Primary criteria ranking
- Safety = Medium
- Efficacy = Medium
- Cost = High
- Draft key questions published: July 9, 2019
- Public comment period: July 10 to 23, 2019
- Final key questions updated: August 26, 2019
- Draft report published: October 22, 2019
- Public comment period: October 23 to November 21, 2019
- Final report published: December 13, 2019
- HTCC public meeting: January 17, 2020
Cell-free fetal DNA (cfDNA) screening is a form of noninvasive prenatal testing (NIPT) used to determine the risk that a fetus will be born with certain genetic abnormalities.1 cfDNA testing analyzes fragments of fetal DNA that are present in maternal blood1 and is considered noninvasive compared with traditional testing methods such as amniocentesis or chorionic villus sampling. The cfDNA in a sample of a woman’s blood can be screened for trisomy 21 (Down syndrome), trisomy 13 (Patau syndrome), trisomy 18 (Edwards syndrome), and problems with the number of sex chromosomes such as Klinefelter syndrome and Turner syndrome.2 Results of maternal blood screening tests for fetal aneuploidy are reported as the level of risk that the disorder might be present:
- A positive screening test result for aneuploidy means that the fetus is at higher risk of having the disorder compared with the general population. It does not mean that the fetus definitely has the disorder.2
- A negative result means that the fetus is at lower risk of having the disorder compared with the general population.

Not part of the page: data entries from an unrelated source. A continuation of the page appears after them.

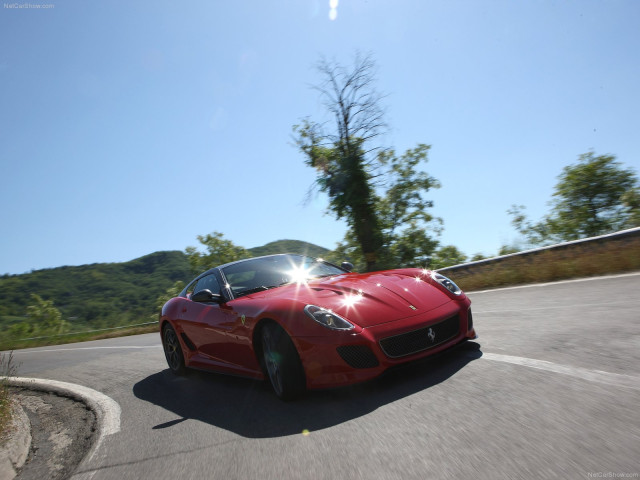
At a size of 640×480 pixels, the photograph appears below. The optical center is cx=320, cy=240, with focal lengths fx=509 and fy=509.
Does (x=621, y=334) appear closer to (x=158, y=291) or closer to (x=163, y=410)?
(x=163, y=410)

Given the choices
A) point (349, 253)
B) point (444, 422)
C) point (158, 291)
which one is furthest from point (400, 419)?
point (158, 291)

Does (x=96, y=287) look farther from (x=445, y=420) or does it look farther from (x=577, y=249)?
(x=445, y=420)

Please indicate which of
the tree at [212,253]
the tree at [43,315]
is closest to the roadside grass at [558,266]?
the tree at [212,253]

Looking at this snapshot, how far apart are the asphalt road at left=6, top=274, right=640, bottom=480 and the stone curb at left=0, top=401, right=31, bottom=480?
1.87ft

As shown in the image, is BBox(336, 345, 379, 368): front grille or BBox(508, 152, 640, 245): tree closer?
BBox(336, 345, 379, 368): front grille

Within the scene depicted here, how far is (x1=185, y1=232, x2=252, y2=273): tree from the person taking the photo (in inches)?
2589

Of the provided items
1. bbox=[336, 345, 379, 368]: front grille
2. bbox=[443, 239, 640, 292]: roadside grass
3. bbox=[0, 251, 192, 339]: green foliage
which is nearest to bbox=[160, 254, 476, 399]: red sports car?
bbox=[336, 345, 379, 368]: front grille

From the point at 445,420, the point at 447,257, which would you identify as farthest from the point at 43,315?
the point at 445,420

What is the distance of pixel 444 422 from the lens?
2.78m

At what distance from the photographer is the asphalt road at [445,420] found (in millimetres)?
2213

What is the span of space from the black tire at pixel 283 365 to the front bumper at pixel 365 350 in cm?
7

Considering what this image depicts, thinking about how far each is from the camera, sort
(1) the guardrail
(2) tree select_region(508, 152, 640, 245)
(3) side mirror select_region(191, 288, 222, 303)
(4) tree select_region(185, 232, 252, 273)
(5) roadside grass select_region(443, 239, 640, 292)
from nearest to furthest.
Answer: (3) side mirror select_region(191, 288, 222, 303) → (5) roadside grass select_region(443, 239, 640, 292) → (1) the guardrail → (2) tree select_region(508, 152, 640, 245) → (4) tree select_region(185, 232, 252, 273)

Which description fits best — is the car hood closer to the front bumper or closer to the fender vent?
the front bumper

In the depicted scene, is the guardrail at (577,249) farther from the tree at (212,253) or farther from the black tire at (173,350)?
the tree at (212,253)
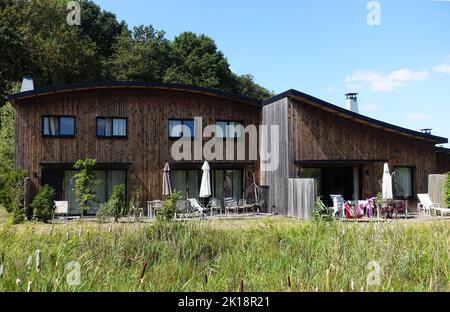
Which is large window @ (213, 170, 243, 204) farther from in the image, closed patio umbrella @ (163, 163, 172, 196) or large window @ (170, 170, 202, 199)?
closed patio umbrella @ (163, 163, 172, 196)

It does not completely rule out the possibility that the fetus has the disorder.2
The use of cfDNA screening has mainly been evaluated in people who are already known to be at a higher risk of pregnancies with a chromosomal abnormality.3 The evidence for people at low or unknown risk is much more limited.3 The American College of Obstetricians and Gynecologists (ACOG) has stated that cfDNA screening works best for individuals who already have an increased risk of having a baby with a chromosomal disorder.2 ACOG recommends that for a woman at low risk of having a baby with a chromosome disorder, conventional screening remains the most appropriate choice.2 However, obstetric care providers should be prepared to discuss the benefits, risks, and limitations of the available screening tests (Table 1).2
In the U.S., cfDNA screening for people with a high risk of fetal aneuploidy is covered by most commercial and public insurance plans.4 Some insurance companies, including Anthem Blue Cross Blue Shield and Cigna, now cover cfDNA for all pregnancies.4 However, clinical practice guideline authors vary in their recommendations, citing challenges with cost and the positioning of cfDNA in the screening and diagnostic pathways.2,5,6 Therefore, questions remain as to whether cfDNA tests should be used universally in the general obstetric population, or only in cases of increased risk of genetic anomaly (e.g., increased maternal age, family history of a particular genetic disorder).